Cette innovation pose néanmoins des difficultés dans la mesure où il s’agit d’une « surtransposition » de la Directive (UE) n° 2020/1828. Il appartiendra à la jurisprudence de déterminer si des entités qualifiées françaises peuvent intenter des actions de groupe transfrontalières au bénéfice de personnes morales situées dans d’autres États membres de l’Union européenne alors qu’une telle possibilité n’est pas prévue pour les actions de groupe transfrontalières aux termes de la Directive (UE) n° 2020/1828.

Lexbase : Y a-t-il des nouveautés concernant leur financement ?

Erwan Poisson : La loi du 30 avril 2025 transpose les principes essentiels de la Directive (UE) n° 2020/1828 relatifs au financement des actions de groupe par des tiers, en reconnaissant expressément la possibilité du tiers financement tout en l’assortissant de garanties.

Travail à faire:
1. Extrayez tel quel, s'il vous plaît, le passage de l'extrait sur les actions de groupe qui s'ouvre sur les mots contenant « Erwan Poisson : La » et se ferme sur « l’assortissant de garanties. ».
2. Relevez, dans leur ordre d'apparition, tous les mots de l'extrait sur les actions de groupe qui comportent une apostrophe.
3. Poursuivez l'extrait sur les actions de groupe en reprenant juste après sa dernière phrase.

Segment de données:
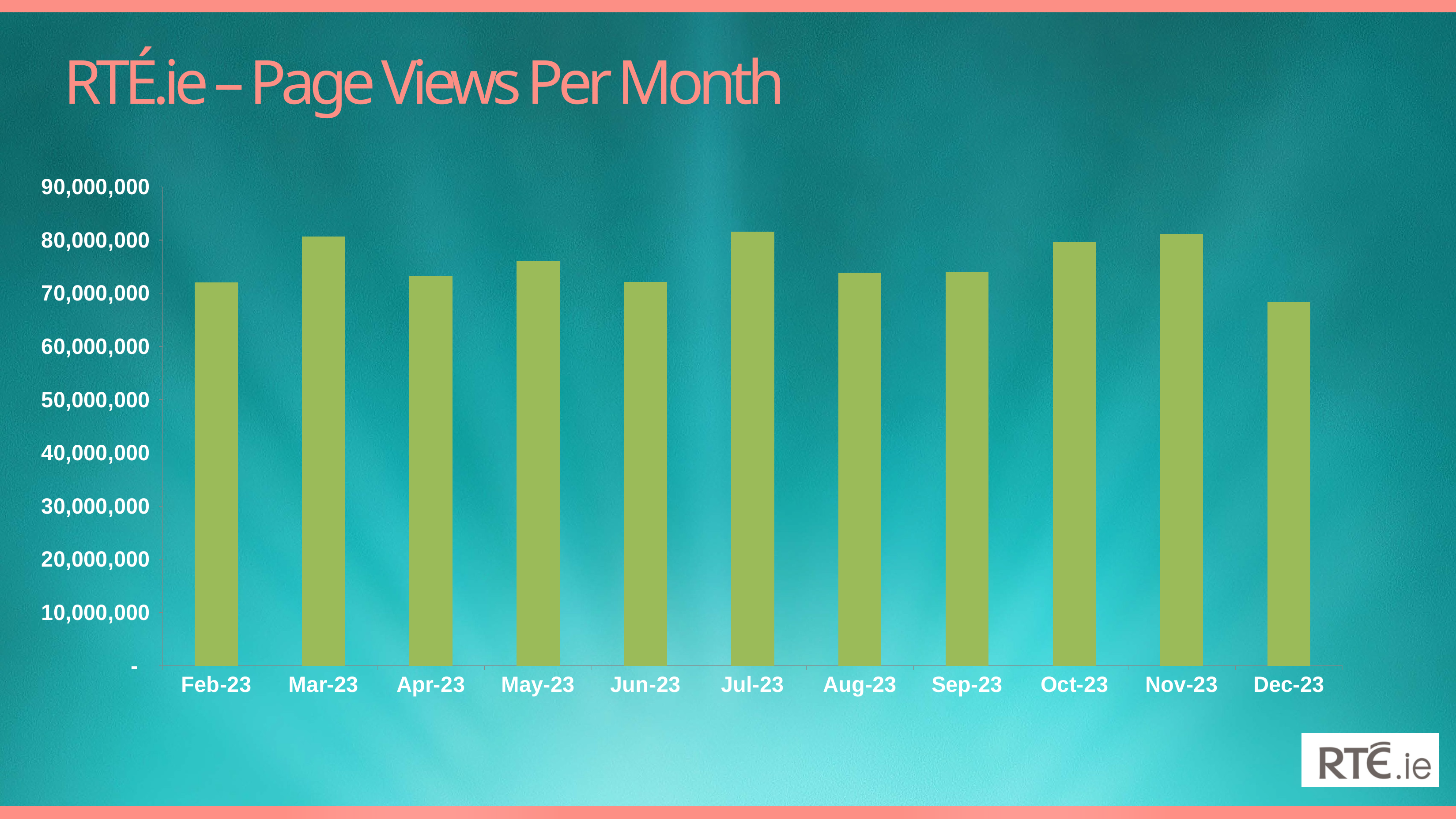
What kind of chart is shown on the slide? bar chart Which is larger, the value for Jun-23 or the value for Dec-23? Jun-23 Which is larger, the value for May-23 or the value for Apr-23? May-23 What is the title of the chart? RTÉ.ie – Page Views Per Month Is the value for Dec-23 greater or less than 60,000,000? greater Which month has the lowest page views? Dec-23 Do page views rise or fall from Nov-23 to Dec-23? fall How many months are plotted on the chart? 11 Is the value for Jul-23 greater or less than 80,000,000? greater Is the value for May-23 greater or less than 70,000,000? greater Which is larger, the value for Mar-23 or the value for Feb-23? Mar-23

Réponses par tâche:
1.
Erwan Poisson : La loi du 30 avril 2025 transpose les principes essentiels de la Directive (UE) n° 2020/1828 relatifs au financement des actions de groupe par des tiers, en reconnaissant expressément la possibilité du tiers financement tout en l’assortissant de garanties.

2. s’agit, d’une, d’autres, l’Union, qu’une, n’est, l’assortissant

3.
Ce financement ne doit avoir ni pour objet ni pour effet qu’un tiers puisse exercer une influence sur l’introduction ou la conduite d’une action de groupe. Le financement par des tiers fera l’objet d’une publication dans des conditions déterminées par un décret, qui n’a pas encore été publié.

Afin de prévenir les risques d’instrumentalisation, la réforme encadre le recours au tiers financement : lorsque l’action de groupe tend à l’indemnisation de préjudices, le demandeur doit démontrer l’absence de conflit d’intérêts avec le tiers financeur, notamment lorsque ce conflit est susceptible de porter atteinte à l’intérêt des personnes représentées. En cas de doute ou de contestation, le juge peut exiger du demandeur qu’il apporte la preuve de l’absence de conflit d’intérêts avec le tiers qui a financé l’action de groupe. Et, si le juge estime que l’indépendance du demandeur n’est pas suffisamment garantie, il pourra prononcer l’irrecevabilité de l’action de groupe qu’il a intentée.

S’inspirant du modèle anglo-saxon du third party funding, l’autorisation explicite en droit français du tiers financement pourrait permettre de lever les obstacles financiers auxquels sont parfois confrontées les associations à but non lucratif, principales demanderesses à l’action de groupe.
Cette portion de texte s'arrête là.